To be done
(1) Reproduce everything in the comment thread below from "I agree with" down to "03:42 am (UTC)".
(2) Summarize the comment thread below in two sentences.
═══ Page extract
Date: 2009-08-19 03:34 am (UTC)
kuangning: (Default)
From: [personal profile] kuangning
It seems fair to restrict Partner B's choice to a member of the same sex, because a same-sex relationship is often complementary instead of threatening to the primary, opposite-sex relationship. Partner A is, likewise, exploring a same-sex option. It seems likely that Partner B's declaration of "if you do that, then I want another woman," is less a genuine statement of interest than a way to stop Partner A from pursuing an outside relationship at all. ;)

Date: 2009-08-19 03:37 am (UTC)
From: [identity profile] therealocelot.livejournal.com
It seems likely that Partner B's declaration of "if you do that, then I want another woman," is less a genuine statement of interest than a way to stop Partner A from pursuing an outside relationship at all. ;)

I agree with this. However, saying "You can sleep with a man" when she know he'll do nothing of the sort seems like a similar form of passive aggression.

Kind of like going to the store to get dessert to share, and grabbing chocolate ice cream knowing the person you're sharing with hates chocolate.

Date: 2009-08-19 03:42 am (UTC)
From: [identity profile] purdypiedad.livejournal.com
Ultimately, I see this as unfair. Here's why:

Partner A doesn't have all of her needs/desires met with 1 relationship, so she wants to look elsewhere to have those unmet needs/desires met while still benefiting from the first relationship. Partner B decides that if Partner A is desirous of an open relationship to meet her unmet needs/desires, he can accommodate that provided he has the same freedom. Now, because Partner B is not fulfilled in any way by a same-sex relationship, he should be given the freedom to have an opposite-sex relationship to meet his needs/wants.

Just as we say it is unfair to limit marriage to heterosexual couples because homosexual people don't have the freedom to marry who they love, we can't say it's okay for a bisexual person to have a relationship with anyone she wants without giving that same freedom to her heterosexual partner. It's about having the freedom to do what you want, not about which gender you are with. Partner B does not have this freedom, but Partner A does.

Date: 2009-08-19 03:43 am (UTC)
From: [identity profile] ourgosling.livejournal.com
Nope, Partner A's 'solution' is not even remotely fair. A person is a person, and if you're asking your partner to let you get your rocks off with someone else you can hardly deny them the same thing. Gender really doesn't come into it, IMHO.
══════
═══ Data entries
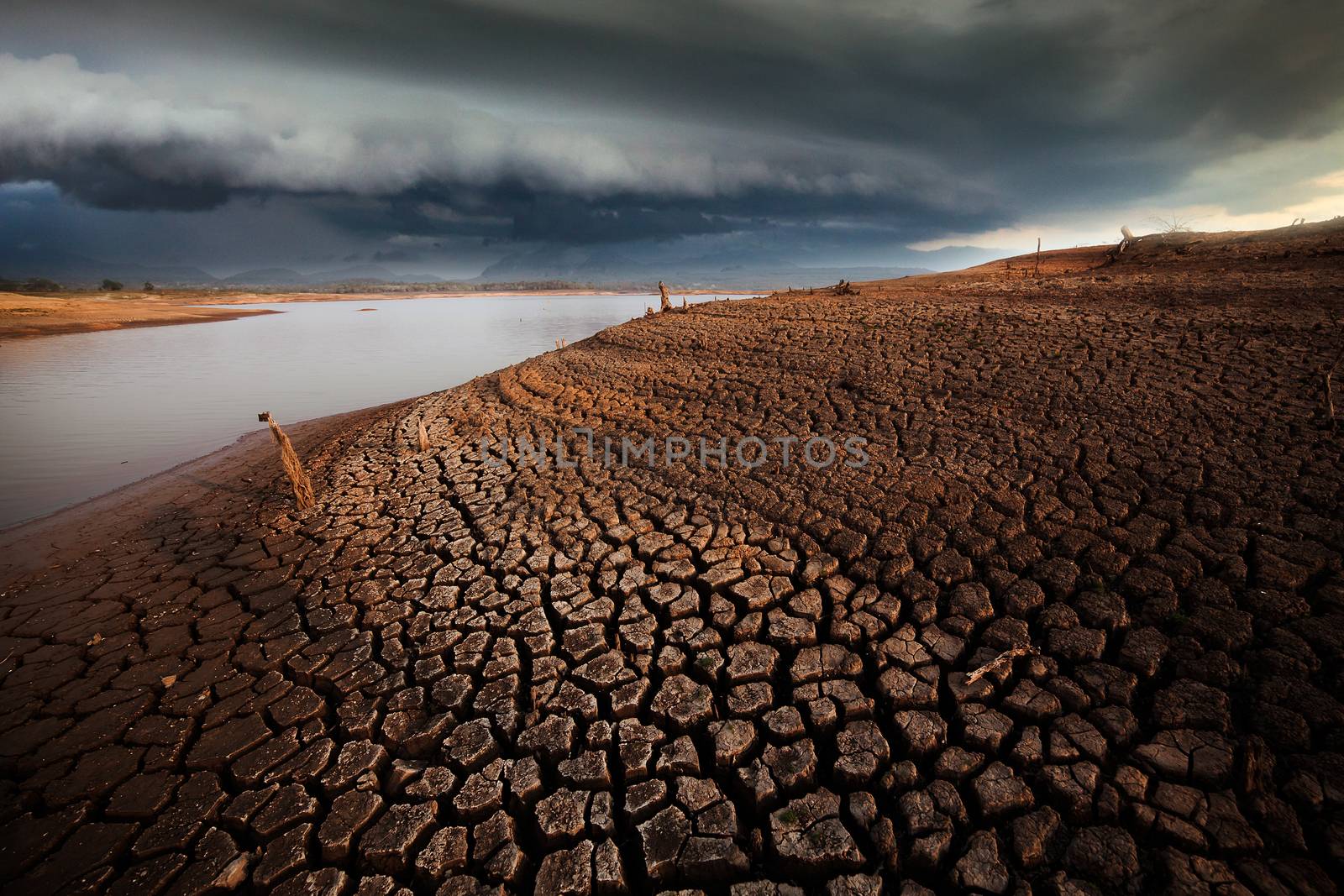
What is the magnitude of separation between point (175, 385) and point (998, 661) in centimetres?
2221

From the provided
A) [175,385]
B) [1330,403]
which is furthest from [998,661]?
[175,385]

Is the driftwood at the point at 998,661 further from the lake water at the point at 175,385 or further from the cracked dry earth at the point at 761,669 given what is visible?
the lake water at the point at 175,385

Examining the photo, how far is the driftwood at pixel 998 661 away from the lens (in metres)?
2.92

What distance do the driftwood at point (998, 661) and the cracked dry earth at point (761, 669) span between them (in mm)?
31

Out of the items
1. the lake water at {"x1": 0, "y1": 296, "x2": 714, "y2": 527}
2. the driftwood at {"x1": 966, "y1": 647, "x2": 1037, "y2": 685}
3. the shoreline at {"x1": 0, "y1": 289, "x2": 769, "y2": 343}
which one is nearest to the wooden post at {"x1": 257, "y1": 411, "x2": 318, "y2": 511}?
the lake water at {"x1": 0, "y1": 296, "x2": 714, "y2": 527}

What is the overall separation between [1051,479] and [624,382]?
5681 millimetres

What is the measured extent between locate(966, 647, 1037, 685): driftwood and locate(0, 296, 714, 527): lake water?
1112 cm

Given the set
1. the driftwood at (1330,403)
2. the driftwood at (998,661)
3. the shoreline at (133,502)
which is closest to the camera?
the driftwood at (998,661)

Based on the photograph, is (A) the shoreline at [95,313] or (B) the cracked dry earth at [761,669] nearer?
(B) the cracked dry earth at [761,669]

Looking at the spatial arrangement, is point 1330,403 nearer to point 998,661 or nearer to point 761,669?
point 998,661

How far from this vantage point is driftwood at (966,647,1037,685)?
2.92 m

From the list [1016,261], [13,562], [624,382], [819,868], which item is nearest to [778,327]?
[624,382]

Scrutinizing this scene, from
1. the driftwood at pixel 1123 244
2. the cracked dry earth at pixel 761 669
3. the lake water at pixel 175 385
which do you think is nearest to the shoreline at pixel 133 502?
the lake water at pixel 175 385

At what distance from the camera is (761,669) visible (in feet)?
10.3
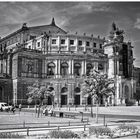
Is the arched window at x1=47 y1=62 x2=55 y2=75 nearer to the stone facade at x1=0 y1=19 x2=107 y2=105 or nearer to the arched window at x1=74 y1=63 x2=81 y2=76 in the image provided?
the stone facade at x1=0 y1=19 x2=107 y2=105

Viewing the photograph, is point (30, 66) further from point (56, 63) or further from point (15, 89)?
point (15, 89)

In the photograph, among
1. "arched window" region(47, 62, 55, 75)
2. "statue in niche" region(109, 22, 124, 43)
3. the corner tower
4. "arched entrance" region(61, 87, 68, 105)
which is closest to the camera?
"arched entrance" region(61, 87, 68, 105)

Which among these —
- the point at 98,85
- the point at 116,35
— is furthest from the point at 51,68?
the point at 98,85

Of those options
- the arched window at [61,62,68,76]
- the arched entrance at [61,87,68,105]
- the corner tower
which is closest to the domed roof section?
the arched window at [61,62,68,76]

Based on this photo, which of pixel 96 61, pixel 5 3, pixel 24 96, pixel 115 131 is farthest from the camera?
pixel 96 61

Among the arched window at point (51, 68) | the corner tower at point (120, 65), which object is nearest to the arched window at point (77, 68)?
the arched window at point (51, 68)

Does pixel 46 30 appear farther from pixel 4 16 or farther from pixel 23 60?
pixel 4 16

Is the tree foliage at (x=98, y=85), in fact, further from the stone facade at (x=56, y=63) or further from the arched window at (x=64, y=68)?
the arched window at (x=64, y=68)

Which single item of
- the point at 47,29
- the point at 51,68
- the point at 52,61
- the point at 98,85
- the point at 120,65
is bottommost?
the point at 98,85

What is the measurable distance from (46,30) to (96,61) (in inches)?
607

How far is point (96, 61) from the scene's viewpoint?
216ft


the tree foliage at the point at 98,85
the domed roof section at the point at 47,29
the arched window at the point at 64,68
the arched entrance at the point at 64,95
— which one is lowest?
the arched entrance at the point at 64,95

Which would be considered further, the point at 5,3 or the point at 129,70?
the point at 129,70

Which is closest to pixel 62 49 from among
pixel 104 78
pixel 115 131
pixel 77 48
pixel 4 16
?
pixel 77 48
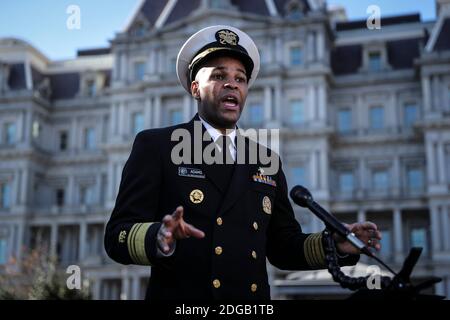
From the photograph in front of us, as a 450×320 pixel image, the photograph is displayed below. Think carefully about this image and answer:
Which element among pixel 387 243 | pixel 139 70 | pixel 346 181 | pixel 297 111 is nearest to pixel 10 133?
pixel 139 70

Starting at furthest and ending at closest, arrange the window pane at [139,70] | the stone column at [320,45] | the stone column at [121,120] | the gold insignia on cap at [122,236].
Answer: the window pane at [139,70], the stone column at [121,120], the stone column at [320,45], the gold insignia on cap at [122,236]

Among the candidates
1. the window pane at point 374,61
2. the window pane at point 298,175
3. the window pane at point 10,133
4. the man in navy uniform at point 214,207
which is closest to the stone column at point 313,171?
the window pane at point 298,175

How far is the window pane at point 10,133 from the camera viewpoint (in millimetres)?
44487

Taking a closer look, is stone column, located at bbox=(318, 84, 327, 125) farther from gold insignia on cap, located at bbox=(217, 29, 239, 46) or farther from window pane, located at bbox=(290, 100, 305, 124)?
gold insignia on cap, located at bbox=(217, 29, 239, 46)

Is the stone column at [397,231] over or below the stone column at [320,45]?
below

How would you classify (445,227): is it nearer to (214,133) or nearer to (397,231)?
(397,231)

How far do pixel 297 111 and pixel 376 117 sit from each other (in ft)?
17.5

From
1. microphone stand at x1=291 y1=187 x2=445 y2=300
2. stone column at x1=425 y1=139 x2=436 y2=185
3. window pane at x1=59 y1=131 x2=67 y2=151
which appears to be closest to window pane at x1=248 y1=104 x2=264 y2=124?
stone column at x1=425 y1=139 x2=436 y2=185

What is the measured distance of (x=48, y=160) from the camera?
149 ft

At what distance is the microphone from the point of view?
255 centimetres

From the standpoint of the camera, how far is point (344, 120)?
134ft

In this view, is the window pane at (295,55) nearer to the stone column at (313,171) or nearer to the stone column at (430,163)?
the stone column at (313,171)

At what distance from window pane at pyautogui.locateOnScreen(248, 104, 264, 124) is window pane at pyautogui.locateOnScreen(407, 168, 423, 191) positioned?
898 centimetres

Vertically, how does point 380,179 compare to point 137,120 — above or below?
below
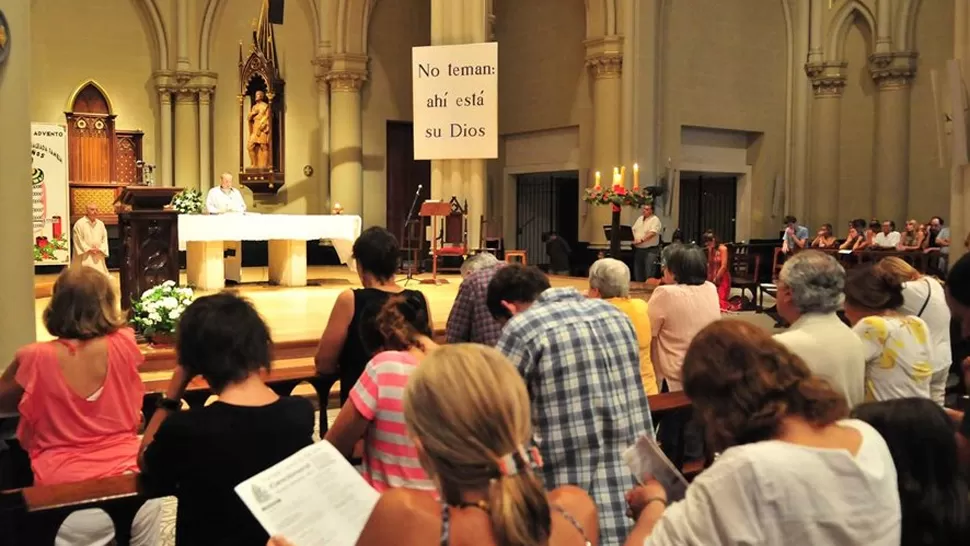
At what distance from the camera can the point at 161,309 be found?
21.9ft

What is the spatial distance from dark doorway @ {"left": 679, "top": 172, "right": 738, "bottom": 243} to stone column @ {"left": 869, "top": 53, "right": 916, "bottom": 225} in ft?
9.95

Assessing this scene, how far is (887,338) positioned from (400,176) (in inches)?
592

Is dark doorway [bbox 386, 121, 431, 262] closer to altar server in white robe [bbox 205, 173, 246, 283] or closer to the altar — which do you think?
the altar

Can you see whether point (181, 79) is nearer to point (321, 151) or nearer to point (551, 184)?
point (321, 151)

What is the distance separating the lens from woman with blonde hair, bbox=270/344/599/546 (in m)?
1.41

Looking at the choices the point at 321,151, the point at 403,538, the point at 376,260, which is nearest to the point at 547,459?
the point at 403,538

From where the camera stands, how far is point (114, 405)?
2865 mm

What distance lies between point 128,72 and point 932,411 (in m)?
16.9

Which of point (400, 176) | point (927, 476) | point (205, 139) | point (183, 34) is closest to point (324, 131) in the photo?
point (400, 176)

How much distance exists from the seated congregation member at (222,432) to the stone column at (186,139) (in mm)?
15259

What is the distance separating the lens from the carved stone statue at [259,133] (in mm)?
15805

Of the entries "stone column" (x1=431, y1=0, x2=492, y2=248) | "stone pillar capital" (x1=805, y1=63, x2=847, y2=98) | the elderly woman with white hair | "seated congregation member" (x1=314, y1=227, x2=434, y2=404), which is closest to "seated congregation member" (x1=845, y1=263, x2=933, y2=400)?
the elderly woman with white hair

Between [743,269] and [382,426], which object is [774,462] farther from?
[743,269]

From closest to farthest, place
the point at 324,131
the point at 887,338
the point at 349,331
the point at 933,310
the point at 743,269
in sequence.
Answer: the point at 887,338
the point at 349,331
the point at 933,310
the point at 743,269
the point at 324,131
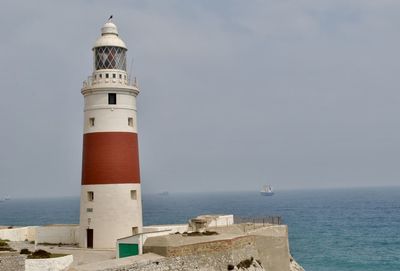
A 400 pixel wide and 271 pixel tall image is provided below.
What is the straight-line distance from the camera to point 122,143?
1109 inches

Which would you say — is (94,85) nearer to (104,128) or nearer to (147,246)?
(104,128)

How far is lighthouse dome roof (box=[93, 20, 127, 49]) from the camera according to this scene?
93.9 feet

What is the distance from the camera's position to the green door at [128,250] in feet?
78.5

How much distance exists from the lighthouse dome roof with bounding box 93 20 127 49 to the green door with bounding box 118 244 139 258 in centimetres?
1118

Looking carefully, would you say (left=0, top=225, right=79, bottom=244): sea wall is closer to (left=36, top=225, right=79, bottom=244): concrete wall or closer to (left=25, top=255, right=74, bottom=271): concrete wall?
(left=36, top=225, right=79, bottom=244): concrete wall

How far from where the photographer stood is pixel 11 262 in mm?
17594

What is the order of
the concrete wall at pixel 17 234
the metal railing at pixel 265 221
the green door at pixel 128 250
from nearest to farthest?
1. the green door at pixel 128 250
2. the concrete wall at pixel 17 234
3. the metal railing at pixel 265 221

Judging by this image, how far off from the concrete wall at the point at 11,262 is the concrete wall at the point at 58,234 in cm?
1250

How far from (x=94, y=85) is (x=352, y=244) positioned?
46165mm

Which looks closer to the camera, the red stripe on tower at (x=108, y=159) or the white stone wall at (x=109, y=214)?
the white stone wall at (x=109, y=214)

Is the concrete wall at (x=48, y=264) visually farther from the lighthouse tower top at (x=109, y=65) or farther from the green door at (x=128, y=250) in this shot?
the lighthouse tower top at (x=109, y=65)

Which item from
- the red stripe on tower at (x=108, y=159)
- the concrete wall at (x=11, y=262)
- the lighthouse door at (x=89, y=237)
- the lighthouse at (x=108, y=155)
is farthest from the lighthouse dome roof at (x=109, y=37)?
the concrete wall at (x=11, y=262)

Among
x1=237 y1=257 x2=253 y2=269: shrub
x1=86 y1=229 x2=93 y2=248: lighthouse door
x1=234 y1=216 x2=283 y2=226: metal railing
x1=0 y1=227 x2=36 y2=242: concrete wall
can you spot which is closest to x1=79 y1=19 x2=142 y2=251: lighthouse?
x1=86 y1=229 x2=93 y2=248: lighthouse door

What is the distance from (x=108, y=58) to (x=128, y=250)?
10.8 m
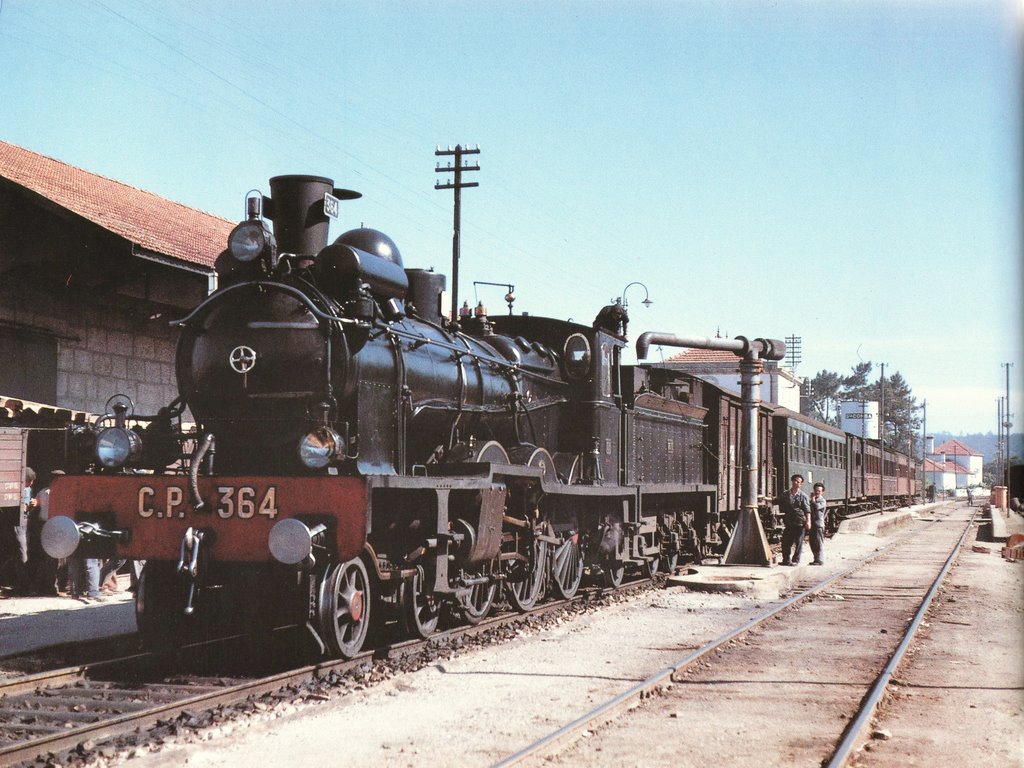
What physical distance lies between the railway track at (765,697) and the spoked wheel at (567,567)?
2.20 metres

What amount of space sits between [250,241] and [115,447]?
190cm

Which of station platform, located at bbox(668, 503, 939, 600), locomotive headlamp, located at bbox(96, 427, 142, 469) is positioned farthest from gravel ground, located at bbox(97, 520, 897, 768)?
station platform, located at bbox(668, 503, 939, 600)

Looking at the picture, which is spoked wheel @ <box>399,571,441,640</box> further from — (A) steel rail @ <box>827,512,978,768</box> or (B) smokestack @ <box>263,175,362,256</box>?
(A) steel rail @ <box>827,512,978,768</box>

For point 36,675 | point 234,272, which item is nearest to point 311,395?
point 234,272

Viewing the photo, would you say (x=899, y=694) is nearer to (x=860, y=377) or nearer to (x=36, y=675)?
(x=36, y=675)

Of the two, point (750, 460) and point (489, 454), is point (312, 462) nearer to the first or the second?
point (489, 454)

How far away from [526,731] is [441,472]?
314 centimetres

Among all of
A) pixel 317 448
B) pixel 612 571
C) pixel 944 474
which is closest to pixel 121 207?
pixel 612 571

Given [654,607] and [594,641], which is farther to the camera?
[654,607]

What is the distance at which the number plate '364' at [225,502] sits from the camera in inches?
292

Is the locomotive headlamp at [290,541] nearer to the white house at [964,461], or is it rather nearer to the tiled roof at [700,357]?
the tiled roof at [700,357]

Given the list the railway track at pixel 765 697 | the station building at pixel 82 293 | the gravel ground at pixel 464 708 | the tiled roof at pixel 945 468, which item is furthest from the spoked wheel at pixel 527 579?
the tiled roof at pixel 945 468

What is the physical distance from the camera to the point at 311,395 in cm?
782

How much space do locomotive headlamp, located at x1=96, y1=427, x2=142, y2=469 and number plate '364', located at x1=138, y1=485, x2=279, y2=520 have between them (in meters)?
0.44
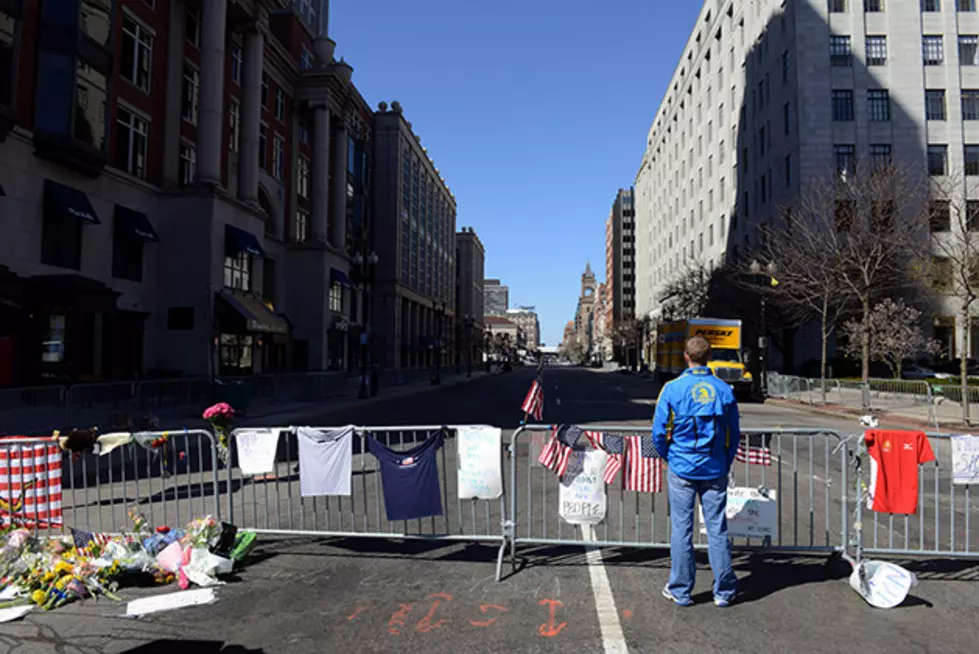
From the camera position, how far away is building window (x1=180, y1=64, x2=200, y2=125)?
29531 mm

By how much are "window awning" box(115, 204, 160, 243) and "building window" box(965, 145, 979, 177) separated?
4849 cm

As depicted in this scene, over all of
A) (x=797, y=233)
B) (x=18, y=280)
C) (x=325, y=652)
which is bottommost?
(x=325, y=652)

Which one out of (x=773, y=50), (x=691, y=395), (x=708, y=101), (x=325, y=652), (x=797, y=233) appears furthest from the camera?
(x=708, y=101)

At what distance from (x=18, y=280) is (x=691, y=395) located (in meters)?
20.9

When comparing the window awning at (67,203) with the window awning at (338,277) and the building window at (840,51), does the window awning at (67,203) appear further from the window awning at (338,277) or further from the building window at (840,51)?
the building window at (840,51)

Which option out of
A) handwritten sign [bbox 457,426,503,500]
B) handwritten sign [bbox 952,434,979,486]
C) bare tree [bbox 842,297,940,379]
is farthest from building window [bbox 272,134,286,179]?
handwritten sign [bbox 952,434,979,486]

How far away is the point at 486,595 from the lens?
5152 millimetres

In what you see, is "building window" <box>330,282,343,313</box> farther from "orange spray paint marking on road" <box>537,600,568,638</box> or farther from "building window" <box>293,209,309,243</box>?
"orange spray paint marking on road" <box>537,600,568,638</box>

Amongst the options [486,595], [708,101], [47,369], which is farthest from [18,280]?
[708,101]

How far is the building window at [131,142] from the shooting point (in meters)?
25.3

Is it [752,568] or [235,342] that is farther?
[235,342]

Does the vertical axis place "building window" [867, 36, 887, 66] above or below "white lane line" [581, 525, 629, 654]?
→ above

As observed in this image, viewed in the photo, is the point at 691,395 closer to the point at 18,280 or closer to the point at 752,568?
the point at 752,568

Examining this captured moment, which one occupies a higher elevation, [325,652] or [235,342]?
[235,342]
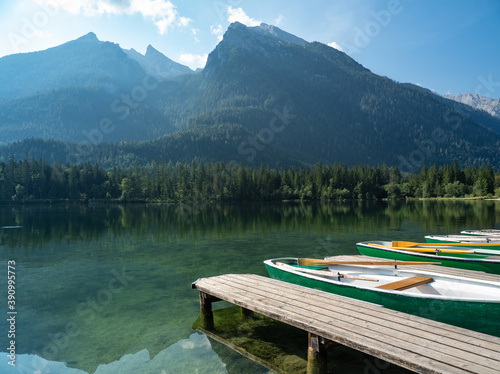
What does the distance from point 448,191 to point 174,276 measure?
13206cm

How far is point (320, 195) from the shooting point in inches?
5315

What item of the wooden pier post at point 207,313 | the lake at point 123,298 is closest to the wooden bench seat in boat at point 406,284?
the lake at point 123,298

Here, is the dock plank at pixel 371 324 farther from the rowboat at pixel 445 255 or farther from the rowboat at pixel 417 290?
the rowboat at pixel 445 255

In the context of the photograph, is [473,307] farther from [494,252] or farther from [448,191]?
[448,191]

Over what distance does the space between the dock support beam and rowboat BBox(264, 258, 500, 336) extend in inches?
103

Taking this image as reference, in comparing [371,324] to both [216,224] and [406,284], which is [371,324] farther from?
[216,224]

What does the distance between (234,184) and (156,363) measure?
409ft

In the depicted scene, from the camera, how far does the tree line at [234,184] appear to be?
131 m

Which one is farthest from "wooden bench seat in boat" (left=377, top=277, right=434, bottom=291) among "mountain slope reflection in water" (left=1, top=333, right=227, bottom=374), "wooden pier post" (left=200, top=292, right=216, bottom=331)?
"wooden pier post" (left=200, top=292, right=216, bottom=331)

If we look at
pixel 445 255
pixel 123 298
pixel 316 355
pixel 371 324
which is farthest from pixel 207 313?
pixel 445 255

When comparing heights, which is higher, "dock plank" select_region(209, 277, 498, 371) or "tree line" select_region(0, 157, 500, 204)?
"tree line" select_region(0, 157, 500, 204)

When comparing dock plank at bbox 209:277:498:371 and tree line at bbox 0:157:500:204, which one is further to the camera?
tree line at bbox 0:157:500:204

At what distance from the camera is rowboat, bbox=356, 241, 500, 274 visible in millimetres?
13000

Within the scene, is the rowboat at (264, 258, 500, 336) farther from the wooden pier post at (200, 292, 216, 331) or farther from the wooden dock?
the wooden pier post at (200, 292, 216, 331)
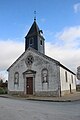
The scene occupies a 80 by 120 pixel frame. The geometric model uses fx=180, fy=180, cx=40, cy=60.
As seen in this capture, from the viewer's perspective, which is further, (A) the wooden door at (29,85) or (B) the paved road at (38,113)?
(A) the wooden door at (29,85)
══════
Solution list
(1)
I agree with this. However, saying "You can sleep with a man" when she know he'll do nothing of the sort seems like a similar form of passive aggression.

Kind of like going to the store to get dessert to share, and grabbing chocolate ice cream knowing the person you're sharing with hates chocolate.

Date: 2009-08-19 03:42 am (UTC)

(2) The comment thread debates whether it is fair to let Partner B have an outside relationship only with someone of the same sex, as Partner A is exploring a same-sex option. One commenter finds the restriction fair and suggests Partner B's demand for another woman is mainly a way to stop Partner A's outside relationship, while others call the arrangement passive-aggressive or unfair and argue that each partner deserves the same freedom regardless of gender.